In diesem Licht schrumpft der Abstand zur Qualcomm-Spitze von gefühlten Welten auf ungefähr anderthalb Jahre technischer Rückstand. Das ist weit entfernt von Marktführung, aber es ist eben auch kein Totalausfall. Unter massiven US-Sanktionen, ohne Zugang zu modernster EUV-Belichtung und mit einem sichtbar älteren Fertigungsprozess überhaupt einen Neun-Kern-SoC in diese Leistungsklasse zu bringen, ist aus Ingenieurssicht bemerkenswert. Wer den Kirin 9030 nur anhand einer einzigen Leck-Messung als komplette Lachnummer abtut, unterschätzt, wie schwierig der Rahmen für Huawei und SMIC aktuell ist.
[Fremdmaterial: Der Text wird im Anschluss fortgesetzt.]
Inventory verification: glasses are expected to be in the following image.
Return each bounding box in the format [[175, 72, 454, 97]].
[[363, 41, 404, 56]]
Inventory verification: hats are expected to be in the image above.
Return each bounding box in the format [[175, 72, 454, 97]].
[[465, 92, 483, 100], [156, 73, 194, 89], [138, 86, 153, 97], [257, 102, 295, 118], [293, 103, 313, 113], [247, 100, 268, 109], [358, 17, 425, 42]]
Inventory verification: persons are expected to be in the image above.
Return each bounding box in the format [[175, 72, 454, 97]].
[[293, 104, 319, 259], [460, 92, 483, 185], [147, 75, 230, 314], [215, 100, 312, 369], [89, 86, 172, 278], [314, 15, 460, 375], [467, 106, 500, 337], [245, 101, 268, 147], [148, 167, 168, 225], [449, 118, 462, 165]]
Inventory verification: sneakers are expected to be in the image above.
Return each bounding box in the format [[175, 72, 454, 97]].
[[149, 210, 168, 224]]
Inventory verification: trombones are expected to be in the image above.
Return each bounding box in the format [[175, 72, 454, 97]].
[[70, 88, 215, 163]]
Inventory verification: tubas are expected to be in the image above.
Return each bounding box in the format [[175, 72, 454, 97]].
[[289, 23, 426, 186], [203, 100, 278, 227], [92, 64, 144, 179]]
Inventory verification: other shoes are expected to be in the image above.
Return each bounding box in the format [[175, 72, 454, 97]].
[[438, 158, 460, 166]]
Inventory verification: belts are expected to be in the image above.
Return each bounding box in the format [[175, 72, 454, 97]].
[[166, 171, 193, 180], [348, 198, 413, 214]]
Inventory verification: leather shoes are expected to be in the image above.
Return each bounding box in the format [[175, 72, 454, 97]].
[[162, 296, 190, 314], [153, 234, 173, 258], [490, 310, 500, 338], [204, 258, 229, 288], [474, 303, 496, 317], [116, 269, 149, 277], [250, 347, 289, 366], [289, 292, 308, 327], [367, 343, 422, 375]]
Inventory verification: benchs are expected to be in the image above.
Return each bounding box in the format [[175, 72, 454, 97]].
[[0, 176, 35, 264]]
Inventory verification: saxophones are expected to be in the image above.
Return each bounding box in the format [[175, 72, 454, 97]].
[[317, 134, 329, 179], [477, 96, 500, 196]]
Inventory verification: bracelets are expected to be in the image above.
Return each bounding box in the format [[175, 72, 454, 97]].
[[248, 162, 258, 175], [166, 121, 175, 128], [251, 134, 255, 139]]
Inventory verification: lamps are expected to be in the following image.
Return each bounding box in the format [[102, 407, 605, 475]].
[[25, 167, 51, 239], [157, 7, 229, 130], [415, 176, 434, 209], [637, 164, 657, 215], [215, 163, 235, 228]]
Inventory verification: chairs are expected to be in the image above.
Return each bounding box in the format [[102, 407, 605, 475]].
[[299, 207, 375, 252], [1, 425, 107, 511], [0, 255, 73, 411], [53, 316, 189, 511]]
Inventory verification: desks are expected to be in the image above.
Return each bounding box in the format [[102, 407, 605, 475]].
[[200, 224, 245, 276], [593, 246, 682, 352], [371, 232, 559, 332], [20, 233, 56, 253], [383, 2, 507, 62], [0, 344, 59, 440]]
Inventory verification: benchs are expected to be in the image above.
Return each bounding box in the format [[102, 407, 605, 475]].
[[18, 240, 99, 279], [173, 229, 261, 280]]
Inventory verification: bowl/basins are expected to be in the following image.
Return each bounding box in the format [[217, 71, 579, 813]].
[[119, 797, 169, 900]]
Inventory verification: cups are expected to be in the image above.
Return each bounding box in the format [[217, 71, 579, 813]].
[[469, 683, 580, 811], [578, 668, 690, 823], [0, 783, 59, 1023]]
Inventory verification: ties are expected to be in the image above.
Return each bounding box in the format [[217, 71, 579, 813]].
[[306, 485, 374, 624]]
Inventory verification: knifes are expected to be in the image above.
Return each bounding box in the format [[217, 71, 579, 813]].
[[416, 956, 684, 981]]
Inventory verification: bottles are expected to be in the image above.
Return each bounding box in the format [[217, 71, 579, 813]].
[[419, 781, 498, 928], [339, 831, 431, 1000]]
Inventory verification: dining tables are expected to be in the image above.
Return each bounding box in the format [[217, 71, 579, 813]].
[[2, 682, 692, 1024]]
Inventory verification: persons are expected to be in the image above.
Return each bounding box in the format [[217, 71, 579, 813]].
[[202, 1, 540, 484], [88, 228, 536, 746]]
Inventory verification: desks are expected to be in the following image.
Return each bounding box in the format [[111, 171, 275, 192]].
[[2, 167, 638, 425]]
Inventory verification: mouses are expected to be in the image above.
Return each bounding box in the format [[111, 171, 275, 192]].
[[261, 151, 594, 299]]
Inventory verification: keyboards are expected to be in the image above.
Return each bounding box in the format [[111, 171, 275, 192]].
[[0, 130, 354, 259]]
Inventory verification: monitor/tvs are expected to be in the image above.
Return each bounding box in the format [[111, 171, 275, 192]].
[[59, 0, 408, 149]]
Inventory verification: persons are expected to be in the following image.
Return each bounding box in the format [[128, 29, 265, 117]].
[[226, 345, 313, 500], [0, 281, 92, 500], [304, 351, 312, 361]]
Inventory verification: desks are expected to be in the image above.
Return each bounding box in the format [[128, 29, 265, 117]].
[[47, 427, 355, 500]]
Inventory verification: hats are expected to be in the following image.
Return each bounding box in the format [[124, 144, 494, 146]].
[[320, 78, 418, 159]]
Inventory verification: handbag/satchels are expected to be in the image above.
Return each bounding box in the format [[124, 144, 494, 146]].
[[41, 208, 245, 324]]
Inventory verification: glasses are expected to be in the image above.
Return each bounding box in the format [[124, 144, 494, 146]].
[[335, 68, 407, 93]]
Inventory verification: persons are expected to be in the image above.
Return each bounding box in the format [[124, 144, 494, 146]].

Dazu kommt, dass CPU-Benchmarks nur einen Teil des Alltags abbilden. Der Kirin 9030 soll mit einer Maleoon-935-GPU kombiniert werden, zu der es bisher kaum harte Daten zu Taktraten oder Shader-Konfigurationen gibt. Huawei investiert seit Jahren in eigene Grafiklösungen, KI-Beschleuniger und Optimierungen für HarmonyOS. Wie sich der Chip in Spielen, bei der Bildverarbeitung, im Kamera-Stack und in KI-Funktionen schlägt, hängt also stark von der Software ab. Für viele Nutzer ist am Ende wichtiger, wie schnell die Kamera startet, wie gut der Nachtmodus arbeitet und ob das Gerät den Tag ohne Nachladen übersteht – nicht, ob der Single-Core-Score drei oder vier Prozent höher ist.
Ein weiterer Punkt: Die Geekbench-Datenbank ist berüchtigt dafür, dass dort Prototypen mit Test-Firmware auftauchen. Manche Geräte laufen im extrem sparsamen Modus, andere haben aggressive Temperaturgrenzen, wieder andere nutzen noch fehlerhafte Treiber. Das entschuldigt keine schwachen Werte, relativiert aber die Aussagekraft einer einzelnen Messung. Seriös wird es erst, wenn unterschiedliche Reviewer Seriengeräte testen, mehrere Läufe durchführen und die Ergebnisse mit realen Nutzungsszenarien kombinieren.
Für potenzielle Käufer des Huawei Mate 80 lässt sich aktuell ein Zwischenfazit ziehen. Wer maximale Leistung für High-End-Gaming, Emulation oder produktive Workflows direkt auf dem Handy sucht, wird mit Snapdragon 8 Elite Gen 5, Dimensity 9500 oder A19 Pro weiterhin besser fahren. Wer hingegen vor allem auf Kameraqualität, Akkulaufzeit, das Huawei-Ökosystem und die Idee einer unabhängigen chinesischen Plattform Wert legt, könnte mit einem gut abgestimmten Kirin 9030 durchaus glücklich werden. Er wird die Benchmark-Spitzenreiter nicht entthronen, aber er könnte ein starkes Herz für Huaweis Flaggschiffe sein – gerade in einem Umfeld, in dem jedes Prozent Leistung gegen politische und technologische Hürden erkämpft werden muss.
Unterm Strich zeigt der Geekbench-Leak zweierlei: Ja, der Kirin 9030 liegt derzeit klar hinter den globalen Top-SoCs zurück. Aber er zeigt auch, dass Huawei trotz aller Blockaden Schritt für Schritt aufholt. Die Wahrheit wird am Ende irgendwo zwischen den dramatischen 300-Prozent-Memes und den nüchternen Daten der Seriengeräte liegen. Erst wenn die Mate-80-Reihe offiziell im Handel ist, wird sich zeigen, ob der Kirin 9030 nur ein weiterer Kompromiss unter Druck bleibt oder zum nächsten wichtigen Baustein von Huaweis langfristiger Chip-Strategie wird.